| What you need to do |
Please quote each of the rows below word for word, in the order given.

| Listed entries |
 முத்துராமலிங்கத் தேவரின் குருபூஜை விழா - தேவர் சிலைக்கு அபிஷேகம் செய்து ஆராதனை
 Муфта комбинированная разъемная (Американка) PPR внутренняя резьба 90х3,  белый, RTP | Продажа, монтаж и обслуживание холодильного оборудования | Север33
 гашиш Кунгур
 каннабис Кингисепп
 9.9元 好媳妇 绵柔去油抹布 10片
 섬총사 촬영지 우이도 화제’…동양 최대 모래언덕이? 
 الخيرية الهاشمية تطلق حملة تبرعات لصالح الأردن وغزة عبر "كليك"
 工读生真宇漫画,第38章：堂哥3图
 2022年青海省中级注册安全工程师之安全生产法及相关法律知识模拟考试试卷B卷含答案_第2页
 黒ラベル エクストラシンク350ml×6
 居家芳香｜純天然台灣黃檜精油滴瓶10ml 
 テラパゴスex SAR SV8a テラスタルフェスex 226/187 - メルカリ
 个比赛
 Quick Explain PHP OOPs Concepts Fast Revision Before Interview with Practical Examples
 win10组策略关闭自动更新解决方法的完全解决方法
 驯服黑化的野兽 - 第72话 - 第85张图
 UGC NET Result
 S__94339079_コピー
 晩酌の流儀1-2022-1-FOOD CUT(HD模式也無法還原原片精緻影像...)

| Output below |
 முத்துராமலிங்கத் தேவரின் குருபூஜை விழா - தேவர் சிலைக்கு அபிஷேகம் செய்து ஆராதனை
 Муфта комбинированная разъемная (Американка) PPR внутренняя резьба 90х3,  белый, RTP | Продажа, монтаж и обслуживание холодильного оборудования | Север33
 гашиш Кунгур
 каннабис Кингисепп
 9.9元 好媳妇 绵柔去油抹布 10片
 섬총사 촬영지 우이도 화제’…동양 최대 모래언덕이? 
 الخيرية الهاشمية تطلق حملة تبرعات لصالح الأردن وغزة عبر "كليك"
 工读生真宇漫画,第38章：堂哥3图
 2022年青海省中级注册安全工程师之安全生产法及相关法律知识模拟考试试卷B卷含答案_第2页
 黒ラベル エクストラシンク350ml×6
 居家芳香｜純天然台灣黃檜精油滴瓶10ml 
 テラパゴスex SAR SV8a テラスタルフェスex 226/187 - メルカリ
 个比赛
 Quick Explain PHP OOPs Concepts Fast Revision Before Interview with Practical Examples
 win10组策略关闭自动更新解决方法的完全解决方法
 驯服黑化的野兽 - 第72话 - 第85张图
 UGC NET Result
 S__94339079_コピー
 晩酌の流儀1-2022-1-FOOD CUT(HD模式也無法還原原片精緻影像...)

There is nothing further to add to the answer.